Sorry, thought this was a discussion thread.  Didn't realize it was just a soapbox for your posts.


----------



## Shalimar (Jun 26, 2016)

Really? Disagreement equals soapbox? What happened to civilised debate?


----------



## AprilT (Jun 26, 2016)

Shalimar said:


> Really? Disagreement equals soapbox? What happened to civilised debate?

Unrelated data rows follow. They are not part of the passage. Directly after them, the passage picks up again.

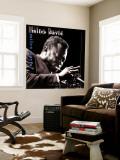 Miles Davis (Wall Murals)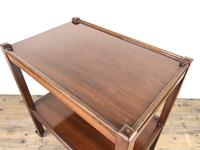Antique Mahogany Two Tier Drinks Trolley or Tea Trolley (7 of 11)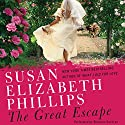 The Great Escape Audiobook by Susan Elizabeth Phillips Narrated by Shannon Cochran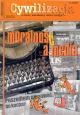 Cywilizacja nr 24 'Moralność a media'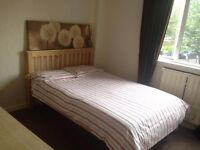 Double room Short term available TODAY
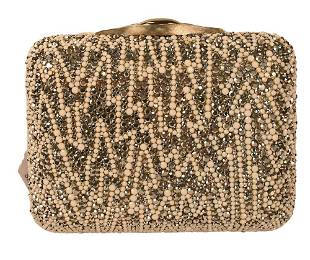 Judith Leiber Jeweled Clutch Purse, having silver and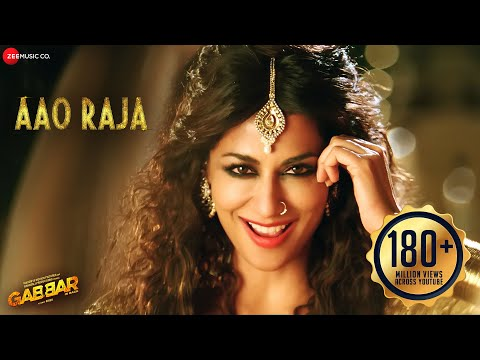 Aao Raja Full Video -  Gabbar Is Back(2015)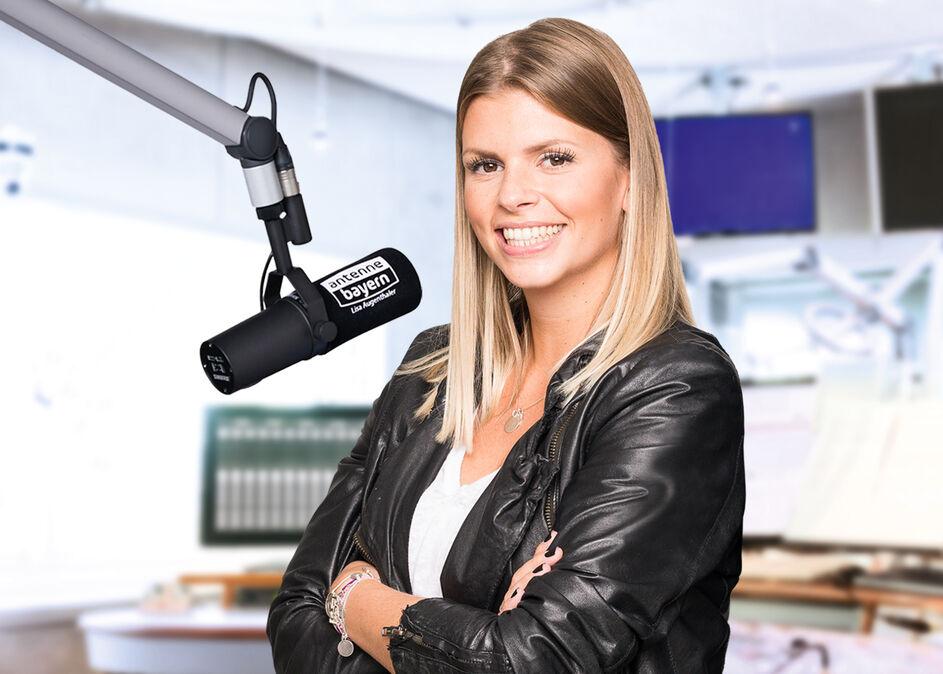 Lisa Augenthaler bei Antenne Bayern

I'm never surprised by that ones tone, to be expected.  I have had it on ignore, but saw you posted so unfortunately there it was.  That person love disharmony, pay it no mind and maybe it will go away.


----------



## Shalimar (Jun 26, 2016)

April, I shall follow suit. I am too distressed over the recent happenings around my vets to deal with too much negativity. Time to concentrate on the love and warmth in my life. Empaths need it for balance.


----------



## mitchezz (Jun 26, 2016)

Guitarist said:


> Sorry, thought this was a discussion thread.  Didn't realize it was just a soapbox for your posts.



Miaow!


----------



## senile1 (Jun 26, 2016)

AprilT said:


> And there you have it the dismisiness; we all know the dozens of of possibilities of altinate situations where other people go through harassment, I myself have posted such videos and information,  I also made it clear this isn't about the police.  No surprise that what I feel would be reduced to anecdotal situations, like I said some wouldn't understand as you absolutely haven't a real clue of a day in the life in the skin.  Easy to trivialize what I felt.  I've never lived my life thinking everything was about race that wasn't how I was raised it has only been in recent years that my eyes have been more opened to see that other people see my color first more often than not and place me in a box. I've learned this from places like this as  much as anywhere else.  One only needs to read words like the blacks and those people their community so many times to get it it.  Of course I know this doesn't relate to all, but I heard enough to get the message.
> 
> 
> 
> ...






One may call it "dismissiveness", one may claim to have been  "insulted", playing always the victim, choosing to remain the victim. All life, lifestyle/ religions matter, until we see our selves as one, the issues will remain. Whilst there have been great strides in racial/social acceptance, we still have far to go, but no matter the progress, one choosing to be a "victim" will always remain the "victim. " Many of my brothers will say the "victim" mentality is a defeatist mentality and will never further the cause for neither themselves or their "cause." We can banter this back and forth, but the facts will not change. There appears the need for you to be insulted to further YOUR  personal cause. I will continue to read your post in the event you happen to say something. Peace my friend.


----------



## AprilT (Jun 26, 2016)

senile1 said:


> One may call it "dismissiveness", one may claim to have been  "insulted", playing always the victim, choosing to remain the victim. All life, lifestyle/ religions matter, until we see our selves as one, the issues will remain. Whilst there have been great strides in racial/social acceptance, we still have far to go, but no matter the progress, one choosing to be a "victim" will always remain the "victim. " Many of my brothers will say the "victim" mentality is a defeatist mentality and will never further the cause for neither themselves or their "cause." We can banter this back and forth, but the facts will not change. There appears the need for you to be insulted to further YOUR  personal cause. I will continue to read your post in the event you happen to say something. Peace my friend.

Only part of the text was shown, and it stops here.